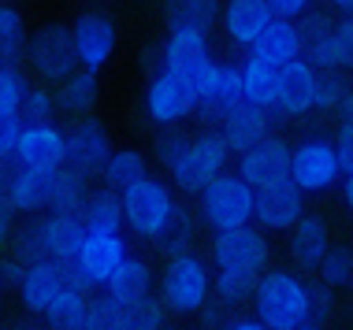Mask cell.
Wrapping results in <instances>:
<instances>
[{"instance_id":"6da1fadb","label":"cell","mask_w":353,"mask_h":330,"mask_svg":"<svg viewBox=\"0 0 353 330\" xmlns=\"http://www.w3.org/2000/svg\"><path fill=\"white\" fill-rule=\"evenodd\" d=\"M197 215L208 230H231L253 219V186L242 175H231L223 167L219 175H212L208 182L197 190Z\"/></svg>"},{"instance_id":"7a4b0ae2","label":"cell","mask_w":353,"mask_h":330,"mask_svg":"<svg viewBox=\"0 0 353 330\" xmlns=\"http://www.w3.org/2000/svg\"><path fill=\"white\" fill-rule=\"evenodd\" d=\"M253 308L268 330H290L305 319V282L294 271L264 267L253 289Z\"/></svg>"},{"instance_id":"3957f363","label":"cell","mask_w":353,"mask_h":330,"mask_svg":"<svg viewBox=\"0 0 353 330\" xmlns=\"http://www.w3.org/2000/svg\"><path fill=\"white\" fill-rule=\"evenodd\" d=\"M208 294H212V275L201 256L179 252L168 260L160 275V305L168 308V316H194Z\"/></svg>"},{"instance_id":"277c9868","label":"cell","mask_w":353,"mask_h":330,"mask_svg":"<svg viewBox=\"0 0 353 330\" xmlns=\"http://www.w3.org/2000/svg\"><path fill=\"white\" fill-rule=\"evenodd\" d=\"M227 160H231L227 141L219 138V130L208 126V130H201V134L190 138L186 148L179 153V160L168 167L171 186H175V190H183V193H197V190L208 182V178L223 171Z\"/></svg>"},{"instance_id":"5b68a950","label":"cell","mask_w":353,"mask_h":330,"mask_svg":"<svg viewBox=\"0 0 353 330\" xmlns=\"http://www.w3.org/2000/svg\"><path fill=\"white\" fill-rule=\"evenodd\" d=\"M123 201V223L130 226V230L138 234V238H152V234L164 226L171 204H175V193H171V186L164 178H138L134 186H127V190L119 193Z\"/></svg>"},{"instance_id":"8992f818","label":"cell","mask_w":353,"mask_h":330,"mask_svg":"<svg viewBox=\"0 0 353 330\" xmlns=\"http://www.w3.org/2000/svg\"><path fill=\"white\" fill-rule=\"evenodd\" d=\"M26 60L30 67L41 74L45 82H60L68 78L79 63V52H74V37H71V26L63 23H45L26 37Z\"/></svg>"},{"instance_id":"52a82bcc","label":"cell","mask_w":353,"mask_h":330,"mask_svg":"<svg viewBox=\"0 0 353 330\" xmlns=\"http://www.w3.org/2000/svg\"><path fill=\"white\" fill-rule=\"evenodd\" d=\"M242 74L234 63H216L201 74V82L194 86V116L205 126H219L227 111H234L242 104Z\"/></svg>"},{"instance_id":"ba28073f","label":"cell","mask_w":353,"mask_h":330,"mask_svg":"<svg viewBox=\"0 0 353 330\" xmlns=\"http://www.w3.org/2000/svg\"><path fill=\"white\" fill-rule=\"evenodd\" d=\"M212 260L216 267H242V271H264L272 260V241L264 226L242 223L231 230H216L212 238Z\"/></svg>"},{"instance_id":"9c48e42d","label":"cell","mask_w":353,"mask_h":330,"mask_svg":"<svg viewBox=\"0 0 353 330\" xmlns=\"http://www.w3.org/2000/svg\"><path fill=\"white\" fill-rule=\"evenodd\" d=\"M342 167H339V153L335 141L327 138H309L298 148H290V178L301 186L305 193H323L339 182Z\"/></svg>"},{"instance_id":"30bf717a","label":"cell","mask_w":353,"mask_h":330,"mask_svg":"<svg viewBox=\"0 0 353 330\" xmlns=\"http://www.w3.org/2000/svg\"><path fill=\"white\" fill-rule=\"evenodd\" d=\"M305 212V190L290 175L253 190V219L264 230H290Z\"/></svg>"},{"instance_id":"8fae6325","label":"cell","mask_w":353,"mask_h":330,"mask_svg":"<svg viewBox=\"0 0 353 330\" xmlns=\"http://www.w3.org/2000/svg\"><path fill=\"white\" fill-rule=\"evenodd\" d=\"M160 63L168 74L197 86L201 74L212 67V49H208V34L201 30H171L160 45Z\"/></svg>"},{"instance_id":"7c38bea8","label":"cell","mask_w":353,"mask_h":330,"mask_svg":"<svg viewBox=\"0 0 353 330\" xmlns=\"http://www.w3.org/2000/svg\"><path fill=\"white\" fill-rule=\"evenodd\" d=\"M108 153H112V138L104 130V122L93 116H74L68 134H63V164L79 167L82 175H101Z\"/></svg>"},{"instance_id":"4fadbf2b","label":"cell","mask_w":353,"mask_h":330,"mask_svg":"<svg viewBox=\"0 0 353 330\" xmlns=\"http://www.w3.org/2000/svg\"><path fill=\"white\" fill-rule=\"evenodd\" d=\"M316 100V67L305 56L279 63V78H275V116L283 119H301L312 111Z\"/></svg>"},{"instance_id":"5bb4252c","label":"cell","mask_w":353,"mask_h":330,"mask_svg":"<svg viewBox=\"0 0 353 330\" xmlns=\"http://www.w3.org/2000/svg\"><path fill=\"white\" fill-rule=\"evenodd\" d=\"M145 116L160 126L168 122H183L186 116H194V86L168 71L149 74L145 82Z\"/></svg>"},{"instance_id":"9a60e30c","label":"cell","mask_w":353,"mask_h":330,"mask_svg":"<svg viewBox=\"0 0 353 330\" xmlns=\"http://www.w3.org/2000/svg\"><path fill=\"white\" fill-rule=\"evenodd\" d=\"M71 37H74V52H79V63L82 67H93L101 71L104 63L116 56V45H119V30L108 15L101 12H82L71 26Z\"/></svg>"},{"instance_id":"2e32d148","label":"cell","mask_w":353,"mask_h":330,"mask_svg":"<svg viewBox=\"0 0 353 330\" xmlns=\"http://www.w3.org/2000/svg\"><path fill=\"white\" fill-rule=\"evenodd\" d=\"M272 126H275V111L272 108H261V104H253V100H242L234 111L223 116V122H219V138L227 141L231 156H238V153H245V148H253L256 141L268 138Z\"/></svg>"},{"instance_id":"e0dca14e","label":"cell","mask_w":353,"mask_h":330,"mask_svg":"<svg viewBox=\"0 0 353 330\" xmlns=\"http://www.w3.org/2000/svg\"><path fill=\"white\" fill-rule=\"evenodd\" d=\"M238 156H242L238 175H242L253 190L290 175V145H286L283 138H275V134H268L264 141H256L253 148H245V153H238Z\"/></svg>"},{"instance_id":"ac0fdd59","label":"cell","mask_w":353,"mask_h":330,"mask_svg":"<svg viewBox=\"0 0 353 330\" xmlns=\"http://www.w3.org/2000/svg\"><path fill=\"white\" fill-rule=\"evenodd\" d=\"M15 160L34 171H56L63 164V130L52 122H37V126H23L15 145Z\"/></svg>"},{"instance_id":"d6986e66","label":"cell","mask_w":353,"mask_h":330,"mask_svg":"<svg viewBox=\"0 0 353 330\" xmlns=\"http://www.w3.org/2000/svg\"><path fill=\"white\" fill-rule=\"evenodd\" d=\"M123 256H127V241L119 230H85L79 245V263L93 278V286H104V278L119 267Z\"/></svg>"},{"instance_id":"ffe728a7","label":"cell","mask_w":353,"mask_h":330,"mask_svg":"<svg viewBox=\"0 0 353 330\" xmlns=\"http://www.w3.org/2000/svg\"><path fill=\"white\" fill-rule=\"evenodd\" d=\"M219 19H223V30H227V37H231V45L250 49V45L256 41V34H261L275 15H272L268 0H223Z\"/></svg>"},{"instance_id":"44dd1931","label":"cell","mask_w":353,"mask_h":330,"mask_svg":"<svg viewBox=\"0 0 353 330\" xmlns=\"http://www.w3.org/2000/svg\"><path fill=\"white\" fill-rule=\"evenodd\" d=\"M331 249V226L323 215L301 212V219L290 226V260L301 271H316V263L323 260V252Z\"/></svg>"},{"instance_id":"7402d4cb","label":"cell","mask_w":353,"mask_h":330,"mask_svg":"<svg viewBox=\"0 0 353 330\" xmlns=\"http://www.w3.org/2000/svg\"><path fill=\"white\" fill-rule=\"evenodd\" d=\"M52 100H56V111H63V116H90L101 100V71L74 67L68 78L56 82Z\"/></svg>"},{"instance_id":"603a6c76","label":"cell","mask_w":353,"mask_h":330,"mask_svg":"<svg viewBox=\"0 0 353 330\" xmlns=\"http://www.w3.org/2000/svg\"><path fill=\"white\" fill-rule=\"evenodd\" d=\"M15 289H19V297H23V308H26V312L41 319L45 308H49L56 297H60L63 282H60L56 263H52V260H41V263H30V267H26V275H23V282H19Z\"/></svg>"},{"instance_id":"cb8c5ba5","label":"cell","mask_w":353,"mask_h":330,"mask_svg":"<svg viewBox=\"0 0 353 330\" xmlns=\"http://www.w3.org/2000/svg\"><path fill=\"white\" fill-rule=\"evenodd\" d=\"M250 52L261 56V60H268V63H275V67L286 63V60H294V56H301L298 23H294V19H272V23L256 34V41L250 45Z\"/></svg>"},{"instance_id":"d4e9b609","label":"cell","mask_w":353,"mask_h":330,"mask_svg":"<svg viewBox=\"0 0 353 330\" xmlns=\"http://www.w3.org/2000/svg\"><path fill=\"white\" fill-rule=\"evenodd\" d=\"M49 175L52 171H34V167H15V175L8 178L4 193L12 201L15 212H26V215H37L49 208Z\"/></svg>"},{"instance_id":"484cf974","label":"cell","mask_w":353,"mask_h":330,"mask_svg":"<svg viewBox=\"0 0 353 330\" xmlns=\"http://www.w3.org/2000/svg\"><path fill=\"white\" fill-rule=\"evenodd\" d=\"M37 219H41V241H45L49 260L79 256V245H82V238H85V226H82L79 215L52 212V215H37Z\"/></svg>"},{"instance_id":"4316f807","label":"cell","mask_w":353,"mask_h":330,"mask_svg":"<svg viewBox=\"0 0 353 330\" xmlns=\"http://www.w3.org/2000/svg\"><path fill=\"white\" fill-rule=\"evenodd\" d=\"M194 238H197L194 212H190L183 201H175L171 212H168V219H164V226H160L149 241L157 245V252H164V256L171 260V256H179V252H194Z\"/></svg>"},{"instance_id":"83f0119b","label":"cell","mask_w":353,"mask_h":330,"mask_svg":"<svg viewBox=\"0 0 353 330\" xmlns=\"http://www.w3.org/2000/svg\"><path fill=\"white\" fill-rule=\"evenodd\" d=\"M152 289V267L141 256H123V263L104 278V294L116 297L119 305H130V300L145 297Z\"/></svg>"},{"instance_id":"f1b7e54d","label":"cell","mask_w":353,"mask_h":330,"mask_svg":"<svg viewBox=\"0 0 353 330\" xmlns=\"http://www.w3.org/2000/svg\"><path fill=\"white\" fill-rule=\"evenodd\" d=\"M85 193H90V175H82L79 167L60 164V167L49 175V208H52V212L79 215Z\"/></svg>"},{"instance_id":"f546056e","label":"cell","mask_w":353,"mask_h":330,"mask_svg":"<svg viewBox=\"0 0 353 330\" xmlns=\"http://www.w3.org/2000/svg\"><path fill=\"white\" fill-rule=\"evenodd\" d=\"M223 0H164L168 30H201L208 34L219 23Z\"/></svg>"},{"instance_id":"4dcf8cb0","label":"cell","mask_w":353,"mask_h":330,"mask_svg":"<svg viewBox=\"0 0 353 330\" xmlns=\"http://www.w3.org/2000/svg\"><path fill=\"white\" fill-rule=\"evenodd\" d=\"M238 74H242V97L253 100V104H261V108L275 111V78H279V67L250 52V56H245V63L238 67Z\"/></svg>"},{"instance_id":"1f68e13d","label":"cell","mask_w":353,"mask_h":330,"mask_svg":"<svg viewBox=\"0 0 353 330\" xmlns=\"http://www.w3.org/2000/svg\"><path fill=\"white\" fill-rule=\"evenodd\" d=\"M79 219L85 230H123V201L116 190L101 186V190L85 193L82 208H79Z\"/></svg>"},{"instance_id":"d6a6232c","label":"cell","mask_w":353,"mask_h":330,"mask_svg":"<svg viewBox=\"0 0 353 330\" xmlns=\"http://www.w3.org/2000/svg\"><path fill=\"white\" fill-rule=\"evenodd\" d=\"M145 175H149V160H145V153H138V148H112L108 160H104V167H101L104 186L116 190V193H123L127 186H134L138 178H145Z\"/></svg>"},{"instance_id":"836d02e7","label":"cell","mask_w":353,"mask_h":330,"mask_svg":"<svg viewBox=\"0 0 353 330\" xmlns=\"http://www.w3.org/2000/svg\"><path fill=\"white\" fill-rule=\"evenodd\" d=\"M85 305L90 294H74V289H60V297L41 312L45 330H82L85 323Z\"/></svg>"},{"instance_id":"e575fe53","label":"cell","mask_w":353,"mask_h":330,"mask_svg":"<svg viewBox=\"0 0 353 330\" xmlns=\"http://www.w3.org/2000/svg\"><path fill=\"white\" fill-rule=\"evenodd\" d=\"M26 23L23 12L12 4H0V63H23L26 56Z\"/></svg>"},{"instance_id":"d590c367","label":"cell","mask_w":353,"mask_h":330,"mask_svg":"<svg viewBox=\"0 0 353 330\" xmlns=\"http://www.w3.org/2000/svg\"><path fill=\"white\" fill-rule=\"evenodd\" d=\"M256 278L261 271H242V267H216V278H212V294L227 305H242V300L253 297L256 289Z\"/></svg>"},{"instance_id":"8d00e7d4","label":"cell","mask_w":353,"mask_h":330,"mask_svg":"<svg viewBox=\"0 0 353 330\" xmlns=\"http://www.w3.org/2000/svg\"><path fill=\"white\" fill-rule=\"evenodd\" d=\"M168 327V308L160 305V297H138L130 305H123V330H164Z\"/></svg>"},{"instance_id":"74e56055","label":"cell","mask_w":353,"mask_h":330,"mask_svg":"<svg viewBox=\"0 0 353 330\" xmlns=\"http://www.w3.org/2000/svg\"><path fill=\"white\" fill-rule=\"evenodd\" d=\"M56 116V100L49 89L41 86H26L23 97H19V108H15V119L23 126H37V122H52Z\"/></svg>"},{"instance_id":"f35d334b","label":"cell","mask_w":353,"mask_h":330,"mask_svg":"<svg viewBox=\"0 0 353 330\" xmlns=\"http://www.w3.org/2000/svg\"><path fill=\"white\" fill-rule=\"evenodd\" d=\"M320 271V282L331 289L339 286H350L353 282V249H346V245H331L327 252H323V260L316 263Z\"/></svg>"},{"instance_id":"ab89813d","label":"cell","mask_w":353,"mask_h":330,"mask_svg":"<svg viewBox=\"0 0 353 330\" xmlns=\"http://www.w3.org/2000/svg\"><path fill=\"white\" fill-rule=\"evenodd\" d=\"M82 330H123V305L116 297L101 294L85 305V323Z\"/></svg>"},{"instance_id":"60d3db41","label":"cell","mask_w":353,"mask_h":330,"mask_svg":"<svg viewBox=\"0 0 353 330\" xmlns=\"http://www.w3.org/2000/svg\"><path fill=\"white\" fill-rule=\"evenodd\" d=\"M331 316H335V289L323 286V282H316V286L305 282V323L323 330V323H331Z\"/></svg>"},{"instance_id":"b9f144b4","label":"cell","mask_w":353,"mask_h":330,"mask_svg":"<svg viewBox=\"0 0 353 330\" xmlns=\"http://www.w3.org/2000/svg\"><path fill=\"white\" fill-rule=\"evenodd\" d=\"M346 89H350V82H346V74H342V67L316 71V100H312V111H335Z\"/></svg>"},{"instance_id":"7bdbcfd3","label":"cell","mask_w":353,"mask_h":330,"mask_svg":"<svg viewBox=\"0 0 353 330\" xmlns=\"http://www.w3.org/2000/svg\"><path fill=\"white\" fill-rule=\"evenodd\" d=\"M15 260H23L26 267L30 263H41V260H49V252H45V241H41V219H30L23 226V230L15 234V252H12Z\"/></svg>"},{"instance_id":"ee69618b","label":"cell","mask_w":353,"mask_h":330,"mask_svg":"<svg viewBox=\"0 0 353 330\" xmlns=\"http://www.w3.org/2000/svg\"><path fill=\"white\" fill-rule=\"evenodd\" d=\"M23 89H26V78L19 71V63H0V119L15 116Z\"/></svg>"},{"instance_id":"f6af8a7d","label":"cell","mask_w":353,"mask_h":330,"mask_svg":"<svg viewBox=\"0 0 353 330\" xmlns=\"http://www.w3.org/2000/svg\"><path fill=\"white\" fill-rule=\"evenodd\" d=\"M186 141H190V134H183L175 122H168V126L157 134V141H152V153H157V160H160L164 167H171V164L179 160V153L186 148Z\"/></svg>"},{"instance_id":"bcb514c9","label":"cell","mask_w":353,"mask_h":330,"mask_svg":"<svg viewBox=\"0 0 353 330\" xmlns=\"http://www.w3.org/2000/svg\"><path fill=\"white\" fill-rule=\"evenodd\" d=\"M194 316L201 319L205 330H227V323L234 319V305H227V300H219L216 294H208Z\"/></svg>"},{"instance_id":"7dc6e473","label":"cell","mask_w":353,"mask_h":330,"mask_svg":"<svg viewBox=\"0 0 353 330\" xmlns=\"http://www.w3.org/2000/svg\"><path fill=\"white\" fill-rule=\"evenodd\" d=\"M56 271H60V282L63 289H74V294H90L93 289V278L85 275V267L79 263V256H68V260H52Z\"/></svg>"},{"instance_id":"c3c4849f","label":"cell","mask_w":353,"mask_h":330,"mask_svg":"<svg viewBox=\"0 0 353 330\" xmlns=\"http://www.w3.org/2000/svg\"><path fill=\"white\" fill-rule=\"evenodd\" d=\"M335 45H339L342 71H353V12L335 23Z\"/></svg>"},{"instance_id":"681fc988","label":"cell","mask_w":353,"mask_h":330,"mask_svg":"<svg viewBox=\"0 0 353 330\" xmlns=\"http://www.w3.org/2000/svg\"><path fill=\"white\" fill-rule=\"evenodd\" d=\"M19 134H23V122H19L15 116L0 119V160H4V156H15Z\"/></svg>"},{"instance_id":"f907efd6","label":"cell","mask_w":353,"mask_h":330,"mask_svg":"<svg viewBox=\"0 0 353 330\" xmlns=\"http://www.w3.org/2000/svg\"><path fill=\"white\" fill-rule=\"evenodd\" d=\"M335 153H339V167H342V171H353V126H339Z\"/></svg>"},{"instance_id":"816d5d0a","label":"cell","mask_w":353,"mask_h":330,"mask_svg":"<svg viewBox=\"0 0 353 330\" xmlns=\"http://www.w3.org/2000/svg\"><path fill=\"white\" fill-rule=\"evenodd\" d=\"M268 4L275 19H298L305 8H312V0H268Z\"/></svg>"},{"instance_id":"f5cc1de1","label":"cell","mask_w":353,"mask_h":330,"mask_svg":"<svg viewBox=\"0 0 353 330\" xmlns=\"http://www.w3.org/2000/svg\"><path fill=\"white\" fill-rule=\"evenodd\" d=\"M23 275H26V263L23 260H15V256L0 260V282H4V286H19Z\"/></svg>"},{"instance_id":"db71d44e","label":"cell","mask_w":353,"mask_h":330,"mask_svg":"<svg viewBox=\"0 0 353 330\" xmlns=\"http://www.w3.org/2000/svg\"><path fill=\"white\" fill-rule=\"evenodd\" d=\"M12 230H15V208H12V201H8V193L0 190V245L12 238Z\"/></svg>"},{"instance_id":"11a10c76","label":"cell","mask_w":353,"mask_h":330,"mask_svg":"<svg viewBox=\"0 0 353 330\" xmlns=\"http://www.w3.org/2000/svg\"><path fill=\"white\" fill-rule=\"evenodd\" d=\"M138 63H141V71H145V78L157 74V71H164V63H160V45H145L141 56H138Z\"/></svg>"},{"instance_id":"9f6ffc18","label":"cell","mask_w":353,"mask_h":330,"mask_svg":"<svg viewBox=\"0 0 353 330\" xmlns=\"http://www.w3.org/2000/svg\"><path fill=\"white\" fill-rule=\"evenodd\" d=\"M339 126H353V86L342 93V100H339Z\"/></svg>"},{"instance_id":"6f0895ef","label":"cell","mask_w":353,"mask_h":330,"mask_svg":"<svg viewBox=\"0 0 353 330\" xmlns=\"http://www.w3.org/2000/svg\"><path fill=\"white\" fill-rule=\"evenodd\" d=\"M227 330H268L261 323V319H242V316H234L231 323H227Z\"/></svg>"},{"instance_id":"680465c9","label":"cell","mask_w":353,"mask_h":330,"mask_svg":"<svg viewBox=\"0 0 353 330\" xmlns=\"http://www.w3.org/2000/svg\"><path fill=\"white\" fill-rule=\"evenodd\" d=\"M342 204H346V212L353 215V171H342Z\"/></svg>"},{"instance_id":"91938a15","label":"cell","mask_w":353,"mask_h":330,"mask_svg":"<svg viewBox=\"0 0 353 330\" xmlns=\"http://www.w3.org/2000/svg\"><path fill=\"white\" fill-rule=\"evenodd\" d=\"M12 330H45V323H37V316H30V319H23V323H15Z\"/></svg>"},{"instance_id":"94428289","label":"cell","mask_w":353,"mask_h":330,"mask_svg":"<svg viewBox=\"0 0 353 330\" xmlns=\"http://www.w3.org/2000/svg\"><path fill=\"white\" fill-rule=\"evenodd\" d=\"M327 4H331V8H339V12H346V15L353 12V0H327Z\"/></svg>"},{"instance_id":"6125c7cd","label":"cell","mask_w":353,"mask_h":330,"mask_svg":"<svg viewBox=\"0 0 353 330\" xmlns=\"http://www.w3.org/2000/svg\"><path fill=\"white\" fill-rule=\"evenodd\" d=\"M290 330H320V327H312V323H305V319H301V323H294Z\"/></svg>"},{"instance_id":"be15d7a7","label":"cell","mask_w":353,"mask_h":330,"mask_svg":"<svg viewBox=\"0 0 353 330\" xmlns=\"http://www.w3.org/2000/svg\"><path fill=\"white\" fill-rule=\"evenodd\" d=\"M0 297H4V282H0Z\"/></svg>"},{"instance_id":"e7e4bbea","label":"cell","mask_w":353,"mask_h":330,"mask_svg":"<svg viewBox=\"0 0 353 330\" xmlns=\"http://www.w3.org/2000/svg\"><path fill=\"white\" fill-rule=\"evenodd\" d=\"M194 330H205V327H194Z\"/></svg>"},{"instance_id":"03108f58","label":"cell","mask_w":353,"mask_h":330,"mask_svg":"<svg viewBox=\"0 0 353 330\" xmlns=\"http://www.w3.org/2000/svg\"><path fill=\"white\" fill-rule=\"evenodd\" d=\"M0 330H4V327H0Z\"/></svg>"}]
</instances>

* * * *

__To be done__
Please pull out each line of the items above that contains the string "instances".

__The response__
Wrapping results in <instances>:
<instances>
</instances>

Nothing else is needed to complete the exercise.